The second, more complicated, method for reconnecting the vas deferens, called the two-layer method, requires the surgeon to place two layers of sutures to connect the ends of the vas deferens. The inner layer of sutures goes through the mucosal layer of the duct, and the outer layer of sutures goes through the muscularis layer. In theory, the two-layer method can lead to higher patency than the one-layer method. The increase in efficacy is because the lumina of the vessels match more closely with one another by the inner mucosal layer of sutures. That is because the inner layer of sutures should avoid any gaps in the reconnection that allow sperm to leak out.
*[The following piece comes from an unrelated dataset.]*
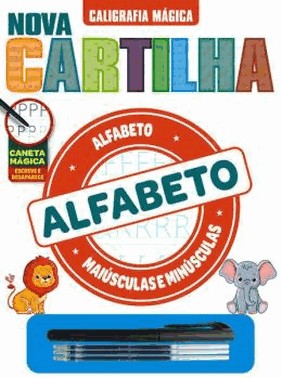 Colecao Nova Cartilha De Caligrafia - Alfabetizacao Em Construcao - Alfabeto Colecao Nova Cartilha De Caligrafia - Alfabetizacao Em Construcao - Alfabeto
The third, most complicated, method of vasovasostomy is the microdot multilayer technique, which Goldstein described in 1998. The surgeon uses a microtip marking pen to make six equidistant dots surrounding the lumen. They place the dots at approximately one-third of the distance between the lumen and the outer end of the muscularis layer. Each dot then receives one suture to bring the lumina toward each other lined up as exactly as possible. The surgeon then adds a second layer of sutures in the deep part of the muscularis layer. The second layer has a greater diameter than the first layer, and the placement of its sutures lines up with the gaps in the sutures of the first layer. The surgeon then adds a third layer of sutures to close the outer muscular layer, lining the third layer up with the gaps in the second. Finally, they add additional sutures to close the outermost vasal sheath. Together, the four layers of sutures create a fit between the two segments of the vas deferens that is as watertight as possible. The spread of sutures throughout the tube’s layers distributes the tension more evenly on the different layers of the duct so that the innermost mucosal layers do not experience excessive tension.
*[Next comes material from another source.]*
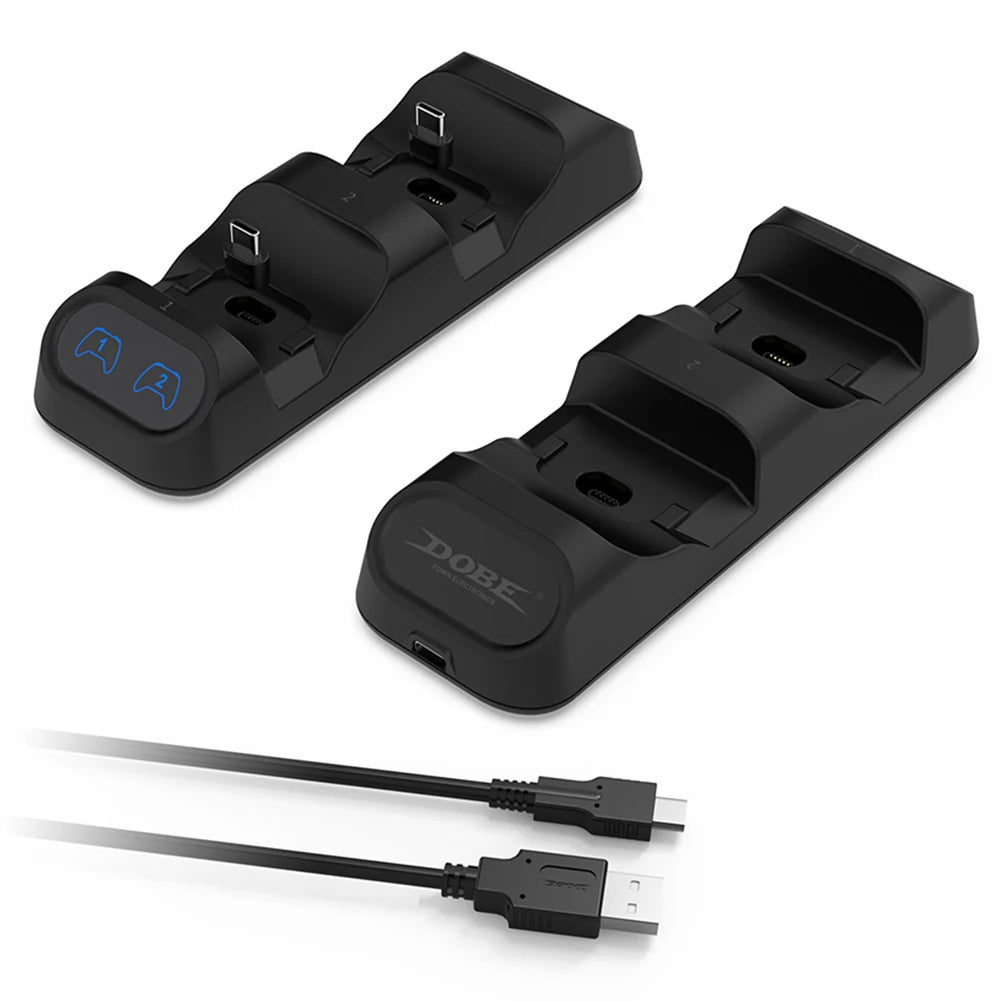 For Switch Pro Controller Charging Dock Charger Station Handle Charger Dock Station for PS5/Xbox Series S/X Controller Charging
Once the surgeon reconnects the vasa deferentia of both testes, they can close the incision or incisions. If the vasovasostomy relied on incisional entry, the surgeon usually applies sutures to the scrotal skin to close the surgical wound. If the surgeon used the no-scalpel technique to access the vasa deferentia, the wound can shrink and heal without further manipulation. The surgeon can discharge the patient immediately following the operation, instructing them to wear support on their scrotum for six weeks. The patient should avoid heavy physical activity for two weeks and can begin to resume sexual activity after four weeks. For the first six months after the procedure, the patient needs to submit semen samples every two months. Analysis of the samples will provide insight as to the success of the vasovasostomy and the ability to effectively inseminate a sexual partner.
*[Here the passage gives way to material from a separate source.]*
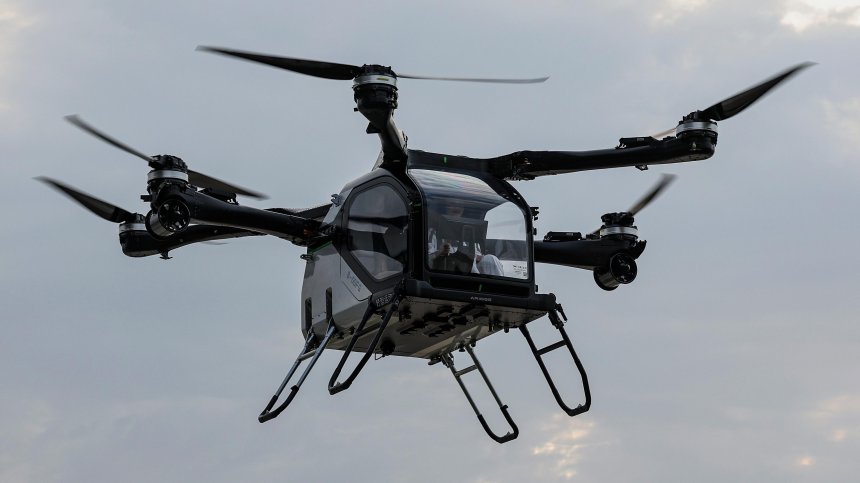 Китай започна масово производство на летящи коли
Of the thousands of people who undergo vasovasostomy procedures every year, between seventy-five and one hundred percent of them show patency after the surgery, indicating that they are fertile again. From the patency rates, a range between forty-five and seventy-three percent of couples are able to achieve pregnancy after a vasovasostomy. After over a century’s worth of development and technical improvement, microsurgical vasovasostomy is a primary option for helping patients with male reproductive systems to regain their fertility.